2030年の目指すべき姿「2030Vision」をステークホルダーを巻き込み、1年かけて作り上げた。「貯蓄からSDGsへ」をキーワードに、創業以来の証券会社のビジネスモデルを変えていく。

2030年に目指すべき姿を示した「2030Vision」策定には時間をかけて様々なプロセスを踏んだと聞きました。

中田 誠司(なかた・せいじ)
中田 誠司(なかた・せいじ)
大和証券グループ本社 代表執行役社長CEO
1960年生まれ、東京都出身。83年早稲田大学政治経済学部卒業後、大和証券入社。2007年大和証券グループ本社執行役、16年大和証券グループ本社取締役兼代表執行役副社長、最高執行責任者(COO)、17年大和証券グループ本社取締役兼代表執行役社長、最高経営責任者(CEO)に就任(写真: 川田 雅宏)

中田 誠司 氏(以下、敬称略) 21年5月に2030Visionとグループ中期経営計画「“Passion forthe Best” 2023」を発表しました。既に18年に策定した前中期経営計画で、経営戦略の根底にSDGsを据えることを決めています。

 SDGsは15年9月の国連総会で正式に採択されましたが、今ほど一般に認知されておらず、トップダウンでSDGsの目標達成に注力すると打ち出しても、社員が自分ごととして取り組めないだろうと思いました。

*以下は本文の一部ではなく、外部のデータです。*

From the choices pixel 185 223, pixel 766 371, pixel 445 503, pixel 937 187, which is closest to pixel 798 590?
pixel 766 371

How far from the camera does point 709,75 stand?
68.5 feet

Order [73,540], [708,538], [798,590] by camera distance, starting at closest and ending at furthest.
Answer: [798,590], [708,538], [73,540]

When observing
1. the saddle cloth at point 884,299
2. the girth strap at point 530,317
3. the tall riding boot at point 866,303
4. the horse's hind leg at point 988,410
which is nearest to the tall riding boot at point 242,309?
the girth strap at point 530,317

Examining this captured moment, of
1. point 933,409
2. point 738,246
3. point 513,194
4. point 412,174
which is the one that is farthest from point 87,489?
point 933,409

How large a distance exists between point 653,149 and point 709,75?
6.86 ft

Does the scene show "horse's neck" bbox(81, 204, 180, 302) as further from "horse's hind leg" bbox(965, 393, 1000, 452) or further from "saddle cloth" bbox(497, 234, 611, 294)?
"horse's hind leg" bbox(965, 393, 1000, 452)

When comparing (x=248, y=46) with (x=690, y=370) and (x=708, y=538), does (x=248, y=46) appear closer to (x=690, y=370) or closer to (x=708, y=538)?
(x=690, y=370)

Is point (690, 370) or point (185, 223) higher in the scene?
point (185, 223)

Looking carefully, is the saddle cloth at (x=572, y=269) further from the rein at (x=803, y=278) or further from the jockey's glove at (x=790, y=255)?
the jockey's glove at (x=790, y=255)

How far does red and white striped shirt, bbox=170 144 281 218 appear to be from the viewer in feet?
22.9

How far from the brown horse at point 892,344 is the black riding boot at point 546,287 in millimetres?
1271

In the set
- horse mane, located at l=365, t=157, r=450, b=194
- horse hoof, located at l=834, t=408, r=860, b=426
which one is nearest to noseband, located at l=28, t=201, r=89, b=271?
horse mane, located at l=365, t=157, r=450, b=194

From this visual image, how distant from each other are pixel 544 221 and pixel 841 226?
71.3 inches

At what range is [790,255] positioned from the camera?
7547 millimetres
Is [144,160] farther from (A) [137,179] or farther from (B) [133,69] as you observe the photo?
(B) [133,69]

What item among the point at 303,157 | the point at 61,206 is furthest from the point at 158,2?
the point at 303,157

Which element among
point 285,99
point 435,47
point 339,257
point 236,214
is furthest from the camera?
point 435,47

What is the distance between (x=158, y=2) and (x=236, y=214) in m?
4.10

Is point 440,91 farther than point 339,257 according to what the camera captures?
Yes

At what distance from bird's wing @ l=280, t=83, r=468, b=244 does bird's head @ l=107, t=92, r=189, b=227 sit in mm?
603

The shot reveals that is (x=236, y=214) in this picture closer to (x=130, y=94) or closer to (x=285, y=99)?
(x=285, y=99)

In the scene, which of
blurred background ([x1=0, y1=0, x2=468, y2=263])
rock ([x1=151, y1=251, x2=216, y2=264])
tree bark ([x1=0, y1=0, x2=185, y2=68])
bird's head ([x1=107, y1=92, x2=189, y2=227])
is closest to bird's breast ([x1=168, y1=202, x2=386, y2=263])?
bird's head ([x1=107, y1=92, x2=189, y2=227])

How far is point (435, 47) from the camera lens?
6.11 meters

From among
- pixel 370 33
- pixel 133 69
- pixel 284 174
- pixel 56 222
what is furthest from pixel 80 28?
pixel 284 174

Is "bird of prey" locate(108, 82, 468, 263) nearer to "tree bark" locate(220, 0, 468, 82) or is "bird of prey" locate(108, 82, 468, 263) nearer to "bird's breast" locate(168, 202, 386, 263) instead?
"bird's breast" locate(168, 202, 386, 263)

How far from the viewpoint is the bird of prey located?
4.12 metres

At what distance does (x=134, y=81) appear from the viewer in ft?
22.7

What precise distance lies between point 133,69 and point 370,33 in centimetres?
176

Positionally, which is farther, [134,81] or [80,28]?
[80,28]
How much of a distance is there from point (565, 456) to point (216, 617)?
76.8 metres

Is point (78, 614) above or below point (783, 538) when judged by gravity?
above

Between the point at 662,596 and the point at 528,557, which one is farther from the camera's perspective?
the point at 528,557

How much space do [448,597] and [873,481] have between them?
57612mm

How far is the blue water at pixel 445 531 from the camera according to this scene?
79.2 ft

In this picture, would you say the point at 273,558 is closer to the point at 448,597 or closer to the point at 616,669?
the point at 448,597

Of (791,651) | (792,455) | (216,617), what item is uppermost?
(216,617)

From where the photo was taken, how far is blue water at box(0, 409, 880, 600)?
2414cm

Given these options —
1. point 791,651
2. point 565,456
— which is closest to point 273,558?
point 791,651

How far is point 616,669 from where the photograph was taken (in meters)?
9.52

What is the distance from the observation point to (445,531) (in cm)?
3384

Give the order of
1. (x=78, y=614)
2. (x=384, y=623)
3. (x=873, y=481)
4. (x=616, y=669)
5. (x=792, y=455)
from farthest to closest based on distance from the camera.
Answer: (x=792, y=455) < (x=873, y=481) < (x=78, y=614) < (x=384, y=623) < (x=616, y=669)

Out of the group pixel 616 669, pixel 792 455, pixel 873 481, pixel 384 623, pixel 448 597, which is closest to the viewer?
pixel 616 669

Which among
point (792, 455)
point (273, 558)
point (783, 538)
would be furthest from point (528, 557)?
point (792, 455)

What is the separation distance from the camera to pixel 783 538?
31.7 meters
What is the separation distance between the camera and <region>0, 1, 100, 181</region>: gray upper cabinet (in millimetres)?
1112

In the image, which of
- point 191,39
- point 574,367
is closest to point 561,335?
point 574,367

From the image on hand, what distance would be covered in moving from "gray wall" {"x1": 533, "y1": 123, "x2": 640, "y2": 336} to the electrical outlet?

 そこで外部有識者にも参加してもらうSDGs推進委員会で、ボトムアップの推進を検討しました。現状からどのような改善ができるかを積み上げていくフォアキャスティングの視点で、社員からSDGsに関する取り組みやビジネスのアイデアを募集したところ、4200件以上の案が集まりました。

 同時に当社の在るべき姿の実現に向けてバックキャスティングの視点で提言してくれる社員を募ったところ、約120人が参加してくれました。

 2030Visionは1年程かけて、グループ横断で海外拠点の役員や若手社員、そして社外取締役を含めた有識者からも意見を募って、在るべき姿やマテリアリティ(重要課題)を特定しました。会社の指針を明文化することで、一人ひとりが取るべきアクションの基盤ができました。

■ 「2030Vision」の策定プロセス
■ 「2030Vision」の策定プロセス
約1年をかけ、社内外のステークホルダーと、「当社の目指すべき姿」について議論を実施
(出所: 大和証券グループ本社)

若い世代のアイデアを取り込む

全員参加型のプロセスではいろいろな意見が出たでしょうね。

中田 2000年代初頭に社会人になったミレニアル世代以降の若い人たちは、私たち世代とは感覚が違うと感じます。例えば、私が若い頃はコンビニエンスストアに置かれたゴミ箱は1つだけでした。ところが若い世代にコンビニのゴミ箱の数を質問すると3つと答えます。生活習慣にゴミを分別する行動やSDGs的な考え方が組み込まれているのです。

 ですから、SDGsの考え方を身に付けて育った若い世代のアイデアをもっと取り込む必要があると考えています。とはいえ、ビジョン策定で経営の方向性を判断するのは私たちの世代ですから、集まったアイデアをしっかりと選別していく必要があります。ただ、柔軟性を持ってアイデアを取り入れていこうと意識しています。